··· PROVIDED ENTRIES
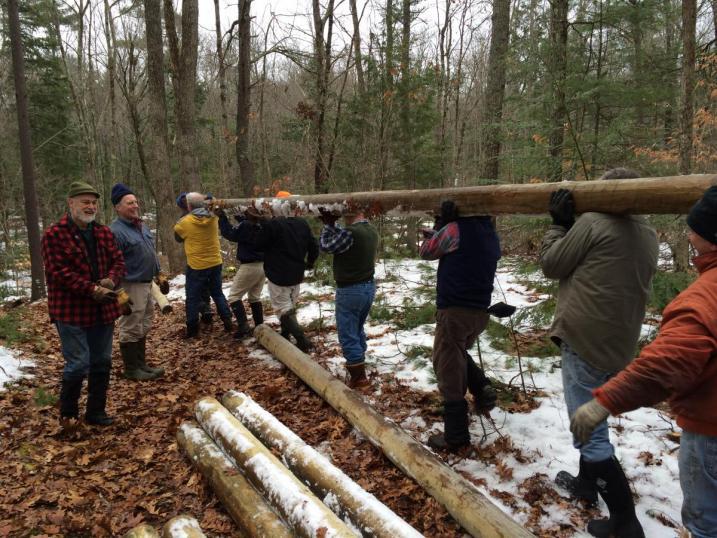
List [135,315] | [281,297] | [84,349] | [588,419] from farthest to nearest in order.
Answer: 1. [281,297]
2. [135,315]
3. [84,349]
4. [588,419]

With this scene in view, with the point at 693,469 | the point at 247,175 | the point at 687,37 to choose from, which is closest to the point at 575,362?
the point at 693,469

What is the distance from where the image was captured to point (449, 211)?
3.63 meters

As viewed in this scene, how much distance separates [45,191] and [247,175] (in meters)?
13.2

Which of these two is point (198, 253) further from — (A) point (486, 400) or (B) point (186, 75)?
(B) point (186, 75)

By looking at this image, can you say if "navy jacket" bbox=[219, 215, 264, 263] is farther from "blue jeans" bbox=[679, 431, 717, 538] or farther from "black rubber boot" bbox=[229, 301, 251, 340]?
"blue jeans" bbox=[679, 431, 717, 538]

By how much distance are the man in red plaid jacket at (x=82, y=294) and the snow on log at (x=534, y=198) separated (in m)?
2.34

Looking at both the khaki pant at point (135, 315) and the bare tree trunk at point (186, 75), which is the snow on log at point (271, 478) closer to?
the khaki pant at point (135, 315)

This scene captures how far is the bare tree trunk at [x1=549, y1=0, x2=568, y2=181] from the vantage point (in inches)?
230

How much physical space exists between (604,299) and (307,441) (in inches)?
114

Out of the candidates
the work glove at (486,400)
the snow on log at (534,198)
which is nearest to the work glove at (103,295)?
the snow on log at (534,198)

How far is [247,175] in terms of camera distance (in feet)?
46.3

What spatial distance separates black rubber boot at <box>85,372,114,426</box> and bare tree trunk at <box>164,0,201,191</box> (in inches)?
337

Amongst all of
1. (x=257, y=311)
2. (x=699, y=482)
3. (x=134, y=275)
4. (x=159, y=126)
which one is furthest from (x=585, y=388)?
(x=159, y=126)

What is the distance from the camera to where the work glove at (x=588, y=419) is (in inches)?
79.5
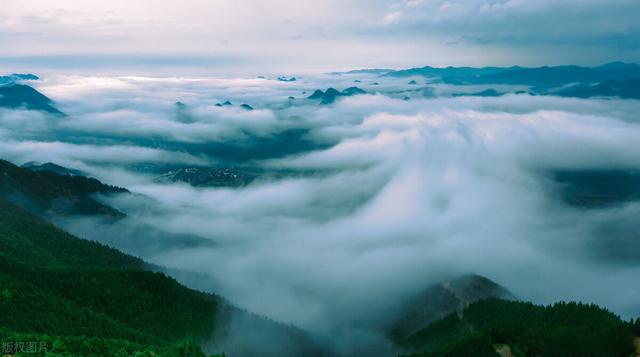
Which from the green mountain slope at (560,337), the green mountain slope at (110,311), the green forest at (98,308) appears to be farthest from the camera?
the green mountain slope at (110,311)

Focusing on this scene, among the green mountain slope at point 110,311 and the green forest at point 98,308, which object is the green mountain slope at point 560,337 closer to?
the green forest at point 98,308

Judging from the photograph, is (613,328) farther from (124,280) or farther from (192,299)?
(124,280)

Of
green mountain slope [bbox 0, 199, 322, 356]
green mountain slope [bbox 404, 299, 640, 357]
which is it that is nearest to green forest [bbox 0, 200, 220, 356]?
green mountain slope [bbox 0, 199, 322, 356]

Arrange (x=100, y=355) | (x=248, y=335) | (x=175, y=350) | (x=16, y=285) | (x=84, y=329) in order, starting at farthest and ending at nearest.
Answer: (x=248, y=335)
(x=16, y=285)
(x=84, y=329)
(x=175, y=350)
(x=100, y=355)

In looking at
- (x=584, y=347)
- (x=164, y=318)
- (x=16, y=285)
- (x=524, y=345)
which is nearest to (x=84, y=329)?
(x=16, y=285)

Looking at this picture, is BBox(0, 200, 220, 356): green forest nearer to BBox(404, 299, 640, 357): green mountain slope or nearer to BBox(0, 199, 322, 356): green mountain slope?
BBox(0, 199, 322, 356): green mountain slope

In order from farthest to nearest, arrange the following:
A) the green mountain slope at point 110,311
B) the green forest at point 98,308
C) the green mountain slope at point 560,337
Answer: the green mountain slope at point 110,311
the green mountain slope at point 560,337
the green forest at point 98,308

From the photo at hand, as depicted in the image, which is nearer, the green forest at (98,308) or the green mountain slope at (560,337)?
the green forest at (98,308)

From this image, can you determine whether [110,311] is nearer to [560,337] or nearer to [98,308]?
[98,308]

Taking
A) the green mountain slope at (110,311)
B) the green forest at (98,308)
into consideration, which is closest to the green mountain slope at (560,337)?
the green forest at (98,308)

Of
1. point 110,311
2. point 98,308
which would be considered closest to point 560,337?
point 110,311

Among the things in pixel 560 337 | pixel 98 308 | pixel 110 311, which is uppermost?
pixel 560 337
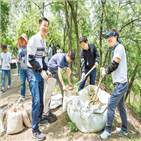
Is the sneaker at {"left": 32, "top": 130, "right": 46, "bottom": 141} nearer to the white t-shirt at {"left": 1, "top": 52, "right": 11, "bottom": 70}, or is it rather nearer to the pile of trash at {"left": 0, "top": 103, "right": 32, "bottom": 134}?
the pile of trash at {"left": 0, "top": 103, "right": 32, "bottom": 134}

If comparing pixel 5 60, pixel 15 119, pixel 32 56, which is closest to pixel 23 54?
pixel 32 56

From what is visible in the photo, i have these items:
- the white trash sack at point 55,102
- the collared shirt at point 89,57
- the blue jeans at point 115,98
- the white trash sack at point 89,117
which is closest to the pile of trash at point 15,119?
the white trash sack at point 55,102

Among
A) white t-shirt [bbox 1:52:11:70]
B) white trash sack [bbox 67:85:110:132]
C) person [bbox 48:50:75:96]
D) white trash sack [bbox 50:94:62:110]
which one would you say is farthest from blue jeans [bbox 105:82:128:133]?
white t-shirt [bbox 1:52:11:70]

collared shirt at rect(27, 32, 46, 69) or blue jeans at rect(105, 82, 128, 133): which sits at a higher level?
collared shirt at rect(27, 32, 46, 69)

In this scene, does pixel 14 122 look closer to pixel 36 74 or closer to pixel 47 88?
pixel 47 88

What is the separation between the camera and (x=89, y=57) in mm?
3152

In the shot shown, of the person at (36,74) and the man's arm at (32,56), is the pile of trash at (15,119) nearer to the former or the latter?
the person at (36,74)

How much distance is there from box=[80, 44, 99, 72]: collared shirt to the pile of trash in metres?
1.77

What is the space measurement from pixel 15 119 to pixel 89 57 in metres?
2.19

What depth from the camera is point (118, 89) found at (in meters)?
1.96

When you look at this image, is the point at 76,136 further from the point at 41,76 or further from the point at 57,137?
the point at 41,76

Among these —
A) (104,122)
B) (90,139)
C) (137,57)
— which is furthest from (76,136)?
(137,57)

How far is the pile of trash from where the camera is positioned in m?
2.21

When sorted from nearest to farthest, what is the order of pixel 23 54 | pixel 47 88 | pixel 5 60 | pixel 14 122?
······
Recast the records, starting at the beginning and ending with the line that contains "3.63 meters", as a two-column CSV with the headers entry and reply. Give one row per record, with each field in double quotes and line breaks turned into spaces, and leave the pictures out.

entry,reply
"List [135,315] | [281,297] | [84,349] | [588,419] from farthest to nearest in order. Answer:","1. [281,297] 2. [135,315] 3. [84,349] 4. [588,419]"
"With this scene in view, with the point at 693,469 | the point at 247,175 | the point at 687,37 to choose from, which is closest to the point at 575,362?","the point at 693,469"
"What is the distance from where the image was captured to point (449, 211)?","3.63 meters"